Rajeev Masand – movies that matter : from bollywood, hollywood and everywhere else

December 25, 2009

Playing to the gallery

Filed under: Our FIlms — Rajeev @ 2:44 am

December 25, 2009

Cast: Aamir Khan, R Madhavan, Sharman Joshi, Kareena Kapoor, Boman Irani

Director: Rajkumar Hirani

Going home after watching 3 Idiots I felt like I’d just been to my favorite restaurant only to be a tad under-whelmed by their signature dish. It was a satisfying meal, don’t get me wrong, but not the best meal I’d been expecting.

3 Idiots, starring Aamir Khan, produced by Vidhu Vinod Chopra, and written and directed by Rajkumar Hirani, is a film of impeccable pedigree. It’s a breezy entertainer and it’s got its heart in the right place, but it appears to be lacking in the naiive idealism and old-fashioned sincerity that propelled Hirani’s two Munnabhai films to cult status.

Loosely based on Chetan Bhagat’s pulpy bestseller Five Point Someone3 Idiots takes light-hearted but pointed jabs at the Indian education system, raising pertinent questions about the relevance of learning by rote, the obsession with high grades, and the dangerous repercussions of parental pressure to pursue traditional streams.

Set on an engineering campus in Delhi modeled after the IIT, the film features Aamir Khan as free-spirited student Rancho who dishes out important life lessons to his roommates Farhan and Raju (played by R Madhavan and Sharman Joshi), even as Naziesque campus director Viru Sahastrabuddhe (played by Boman Irani) clashes with him for brazenly rejecting conventional wisdom.

Rancho, as it turns out, can do just about anything. From empowering Farhan to convince his family he wants to be a photographer not an engineer, to nursing another friend back to health after a failed suicide attempt, Rancho even helps an unsuspecting girl open her eyes to the superficial jerk she’s about to marry, and believe it or not, at one point he even delivers a baby on the college ping-pong table taking instructions from a doctor on webcam.

But soon after teaching them these valuable lessons and touching their lives in some way or the other, Rancho vanishes. The film is told mostly in flashback, with Farhan and Raju setting off to find their buddy a few years later.

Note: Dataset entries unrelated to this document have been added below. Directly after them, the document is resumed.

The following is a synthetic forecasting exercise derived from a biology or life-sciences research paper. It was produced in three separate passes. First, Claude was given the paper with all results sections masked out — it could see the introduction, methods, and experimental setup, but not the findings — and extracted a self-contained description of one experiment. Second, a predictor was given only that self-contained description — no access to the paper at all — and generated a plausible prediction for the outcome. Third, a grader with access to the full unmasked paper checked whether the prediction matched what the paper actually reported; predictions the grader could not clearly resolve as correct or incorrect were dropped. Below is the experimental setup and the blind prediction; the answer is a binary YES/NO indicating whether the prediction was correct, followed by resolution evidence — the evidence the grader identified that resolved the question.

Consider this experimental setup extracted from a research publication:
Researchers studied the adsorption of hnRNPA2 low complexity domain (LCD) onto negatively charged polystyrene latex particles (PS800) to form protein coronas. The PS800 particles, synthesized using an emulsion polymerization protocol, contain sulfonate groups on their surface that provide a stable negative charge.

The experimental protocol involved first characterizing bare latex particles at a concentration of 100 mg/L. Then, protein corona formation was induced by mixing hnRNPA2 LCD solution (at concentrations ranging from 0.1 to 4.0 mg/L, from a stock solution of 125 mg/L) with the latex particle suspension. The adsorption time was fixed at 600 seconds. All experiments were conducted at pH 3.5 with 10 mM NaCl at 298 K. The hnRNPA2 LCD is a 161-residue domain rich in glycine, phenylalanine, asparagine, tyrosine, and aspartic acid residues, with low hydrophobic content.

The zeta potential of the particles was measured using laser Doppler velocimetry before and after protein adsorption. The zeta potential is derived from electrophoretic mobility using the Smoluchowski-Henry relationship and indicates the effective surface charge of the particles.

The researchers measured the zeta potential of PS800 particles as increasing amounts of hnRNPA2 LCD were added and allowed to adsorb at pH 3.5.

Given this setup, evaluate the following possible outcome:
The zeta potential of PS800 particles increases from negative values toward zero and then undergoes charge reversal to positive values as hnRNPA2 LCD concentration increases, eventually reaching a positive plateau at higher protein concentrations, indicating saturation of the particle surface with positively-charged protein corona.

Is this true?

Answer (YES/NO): YES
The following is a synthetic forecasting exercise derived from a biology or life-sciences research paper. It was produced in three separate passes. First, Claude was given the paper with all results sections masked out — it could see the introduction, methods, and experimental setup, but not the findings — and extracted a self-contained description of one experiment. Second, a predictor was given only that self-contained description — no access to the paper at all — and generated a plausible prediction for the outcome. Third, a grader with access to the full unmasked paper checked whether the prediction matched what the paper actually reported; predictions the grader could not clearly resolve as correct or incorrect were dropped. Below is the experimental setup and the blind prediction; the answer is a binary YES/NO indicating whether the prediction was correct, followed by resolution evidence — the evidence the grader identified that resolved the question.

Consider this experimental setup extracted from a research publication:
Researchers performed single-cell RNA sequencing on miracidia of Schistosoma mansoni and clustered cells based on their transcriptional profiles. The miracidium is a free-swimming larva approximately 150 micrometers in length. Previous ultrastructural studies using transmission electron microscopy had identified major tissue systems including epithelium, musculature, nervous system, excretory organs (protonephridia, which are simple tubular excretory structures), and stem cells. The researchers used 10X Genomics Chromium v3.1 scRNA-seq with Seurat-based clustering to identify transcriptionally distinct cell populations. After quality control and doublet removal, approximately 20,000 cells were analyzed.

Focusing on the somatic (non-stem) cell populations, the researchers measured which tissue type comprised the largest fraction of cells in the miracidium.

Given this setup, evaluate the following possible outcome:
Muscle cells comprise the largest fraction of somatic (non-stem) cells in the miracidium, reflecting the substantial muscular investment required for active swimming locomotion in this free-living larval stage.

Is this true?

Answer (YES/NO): NO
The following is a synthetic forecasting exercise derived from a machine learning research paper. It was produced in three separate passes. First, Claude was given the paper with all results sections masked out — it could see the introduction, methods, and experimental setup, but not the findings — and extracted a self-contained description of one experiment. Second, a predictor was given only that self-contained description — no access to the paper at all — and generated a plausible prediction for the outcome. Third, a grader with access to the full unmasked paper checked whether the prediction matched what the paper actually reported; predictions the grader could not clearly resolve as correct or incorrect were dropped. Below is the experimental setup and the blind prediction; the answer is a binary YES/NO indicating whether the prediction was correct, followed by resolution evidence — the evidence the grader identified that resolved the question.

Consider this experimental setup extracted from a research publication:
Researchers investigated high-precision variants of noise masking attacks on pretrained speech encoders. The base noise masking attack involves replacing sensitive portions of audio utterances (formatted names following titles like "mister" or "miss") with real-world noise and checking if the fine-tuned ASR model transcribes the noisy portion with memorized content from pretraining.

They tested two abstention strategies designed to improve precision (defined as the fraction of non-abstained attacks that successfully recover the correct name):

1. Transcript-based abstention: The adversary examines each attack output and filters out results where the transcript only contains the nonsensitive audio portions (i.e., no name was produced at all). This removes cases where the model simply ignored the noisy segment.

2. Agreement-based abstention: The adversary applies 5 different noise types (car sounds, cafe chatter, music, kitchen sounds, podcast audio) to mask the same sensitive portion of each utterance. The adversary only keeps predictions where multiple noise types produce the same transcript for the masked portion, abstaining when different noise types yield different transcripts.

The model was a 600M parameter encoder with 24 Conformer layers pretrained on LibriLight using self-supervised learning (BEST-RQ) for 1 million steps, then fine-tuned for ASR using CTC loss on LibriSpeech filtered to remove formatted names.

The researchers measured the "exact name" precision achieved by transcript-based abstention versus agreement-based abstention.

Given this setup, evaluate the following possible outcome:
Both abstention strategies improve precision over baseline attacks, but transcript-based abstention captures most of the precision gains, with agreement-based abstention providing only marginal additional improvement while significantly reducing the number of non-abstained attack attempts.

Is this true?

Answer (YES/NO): NO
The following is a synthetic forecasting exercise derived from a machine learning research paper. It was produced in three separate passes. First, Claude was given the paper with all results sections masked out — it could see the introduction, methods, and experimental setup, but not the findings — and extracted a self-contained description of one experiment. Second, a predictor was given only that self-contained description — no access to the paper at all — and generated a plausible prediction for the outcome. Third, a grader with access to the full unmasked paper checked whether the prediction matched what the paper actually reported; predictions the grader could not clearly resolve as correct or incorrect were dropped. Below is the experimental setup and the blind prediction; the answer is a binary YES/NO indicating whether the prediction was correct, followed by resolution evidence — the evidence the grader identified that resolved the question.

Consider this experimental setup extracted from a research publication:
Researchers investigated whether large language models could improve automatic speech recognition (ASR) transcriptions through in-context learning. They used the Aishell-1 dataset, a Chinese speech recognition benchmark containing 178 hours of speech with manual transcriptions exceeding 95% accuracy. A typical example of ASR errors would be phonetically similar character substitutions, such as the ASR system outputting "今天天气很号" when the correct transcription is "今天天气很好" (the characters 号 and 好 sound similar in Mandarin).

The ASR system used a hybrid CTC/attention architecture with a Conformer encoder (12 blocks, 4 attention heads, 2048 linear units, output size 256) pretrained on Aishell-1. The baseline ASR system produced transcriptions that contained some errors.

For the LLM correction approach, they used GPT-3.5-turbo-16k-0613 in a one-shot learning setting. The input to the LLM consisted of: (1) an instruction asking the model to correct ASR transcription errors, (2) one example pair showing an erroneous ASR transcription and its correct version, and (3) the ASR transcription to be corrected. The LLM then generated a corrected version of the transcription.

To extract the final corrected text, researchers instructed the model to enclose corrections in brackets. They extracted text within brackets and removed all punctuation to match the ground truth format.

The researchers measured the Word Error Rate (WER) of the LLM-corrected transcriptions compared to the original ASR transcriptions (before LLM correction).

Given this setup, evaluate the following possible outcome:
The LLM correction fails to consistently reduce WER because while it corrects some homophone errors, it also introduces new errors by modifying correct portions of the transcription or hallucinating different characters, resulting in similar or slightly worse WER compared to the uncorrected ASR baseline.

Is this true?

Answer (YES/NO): NO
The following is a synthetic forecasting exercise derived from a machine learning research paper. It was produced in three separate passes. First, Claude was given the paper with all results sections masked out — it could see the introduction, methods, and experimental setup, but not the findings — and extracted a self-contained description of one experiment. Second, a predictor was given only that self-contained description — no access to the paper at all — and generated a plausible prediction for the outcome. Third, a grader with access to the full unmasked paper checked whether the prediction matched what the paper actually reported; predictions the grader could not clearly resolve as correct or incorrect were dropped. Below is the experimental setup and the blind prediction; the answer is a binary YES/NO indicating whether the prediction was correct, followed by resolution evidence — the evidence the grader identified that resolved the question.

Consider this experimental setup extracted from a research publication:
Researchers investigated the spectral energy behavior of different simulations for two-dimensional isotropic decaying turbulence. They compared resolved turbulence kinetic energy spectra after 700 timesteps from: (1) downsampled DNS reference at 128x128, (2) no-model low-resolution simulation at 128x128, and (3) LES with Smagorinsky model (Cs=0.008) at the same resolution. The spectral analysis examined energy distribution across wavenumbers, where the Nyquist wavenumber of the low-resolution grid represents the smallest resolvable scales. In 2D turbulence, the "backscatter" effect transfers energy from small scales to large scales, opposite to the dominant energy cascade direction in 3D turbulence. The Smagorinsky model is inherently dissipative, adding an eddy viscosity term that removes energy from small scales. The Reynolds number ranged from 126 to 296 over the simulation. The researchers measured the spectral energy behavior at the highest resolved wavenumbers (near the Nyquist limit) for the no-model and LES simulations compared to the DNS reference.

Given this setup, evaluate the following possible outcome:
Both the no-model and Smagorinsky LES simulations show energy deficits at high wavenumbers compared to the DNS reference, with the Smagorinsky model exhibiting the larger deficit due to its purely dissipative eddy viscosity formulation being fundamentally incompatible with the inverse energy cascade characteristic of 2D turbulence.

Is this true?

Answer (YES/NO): NO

And because no Hindi film can be complete without a romance, Hirani and his co-writer Abhijat Joshi also manage to squeeze in a love track between Rancho and the college director’s daughter Pia (played by Kareena Kapoor).

The film’s first half breezes by effortlessly between Hirani’s trademark comic flourishes including a hilarious ragging scene, two witty confrontations with teachers, and even an uproarious Farrelly Brothers-style gag involving a rolling pin and a paralysed man. Expectedly, the humor is alternated with moments of poignancy like that delicate scene in which the group first discovers a fellow student’s suicide.

Problem is, the genuine lump-in-your-throat moments are few and far between, the screenplay populated instead by a batch of scenes calling for push-button emotions. Where the Munnabhai films cunningly tricked you into shedding an unexpected tear, 3 Idiots goes for full-throttle melodrama.

The film’s second half in particular, is a tiring mess of ridiculous back-stories, convenient coincidences and sappy sentimentality.

Despite these hiccups, the film still works to a fair extent because of the inherent optimism in the plot and the sheer good-naturedness of its characters. It’s hard to resist Rancho’s cheery “All izz well” chant even if Hirani does push it a little too far when he ties it to a baby’s first in-womb kick, and the scene I mentioned earlier involving a delivery on a ping-pong table.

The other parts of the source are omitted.